There’s a good reason everyone’s talking about MITRE ATT&CK: it’s an objective, third-party standard with which organizations can measure their own detection coverage, as well as the coverage provided by EDR solutions. Still, even while you appreciate ATT&CK, it’s not always clear how you can use it to improve your own organizational security. In this article, I’ll lay out how you can use ATT&CK for the greatest effect.
It’s worth going over some basics: ATT&CK stands for Adversarial Tactics, Techniques, and Common Knowledge, and MITRE has developed matrices for enterprise, cloud, and industrial control system (ICS) environments. A September 2020 study by UC Berkeley found that 81% of surveyed organizations employ at least one of the ATT&CK matrices—not a bad level of adoption for a framework introduced in 2015!
MITRE ATT&CK has replaced Lockheed Martin’s Cyber Kill Chain as the favored framework for understanding attacker behavior. Built using real-world observations, ATT&CK provides greater depth when describing attacker techniques, enabling red teams to reproduce the behavior of various threat groups (with tools such as ATT&CK Arsenal).
ATT&CK also encompasses the post-compromise lateral movement left out by the Cyber Kill Chain, making it useful when designing detection capabilities for attackers who have successfully penetrated perimeter defenses and insider threats who are misusing legitimate credentials.

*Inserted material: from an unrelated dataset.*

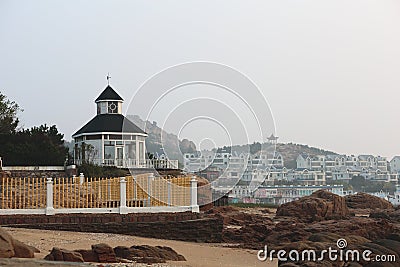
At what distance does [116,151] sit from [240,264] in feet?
104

“That’s cool,” you say. “But how can I apply MITRE ATT&CK in my organization?” The best practices described below will help you answer that question.
Hone your threat model with MITRE ATT&CK
You can use the framework to understand the modus operandi of the threat groups most likely to target your organization. ATT&CK is built from community contributions documenting the behavior of specific techniques observed in the field, such as exploits and malware used.
This information can help you to better understand how the threat groups targeting your industry behave and then prioritize your detection efforts accordingly. ATT&CK helps you to map out the detection capabilities you need to prioritize. And prioritization is key – after all, the exploits that are most important aren’t necessarily the ones with the highest CVSS score but the ones that you are most likely to encounter in real life.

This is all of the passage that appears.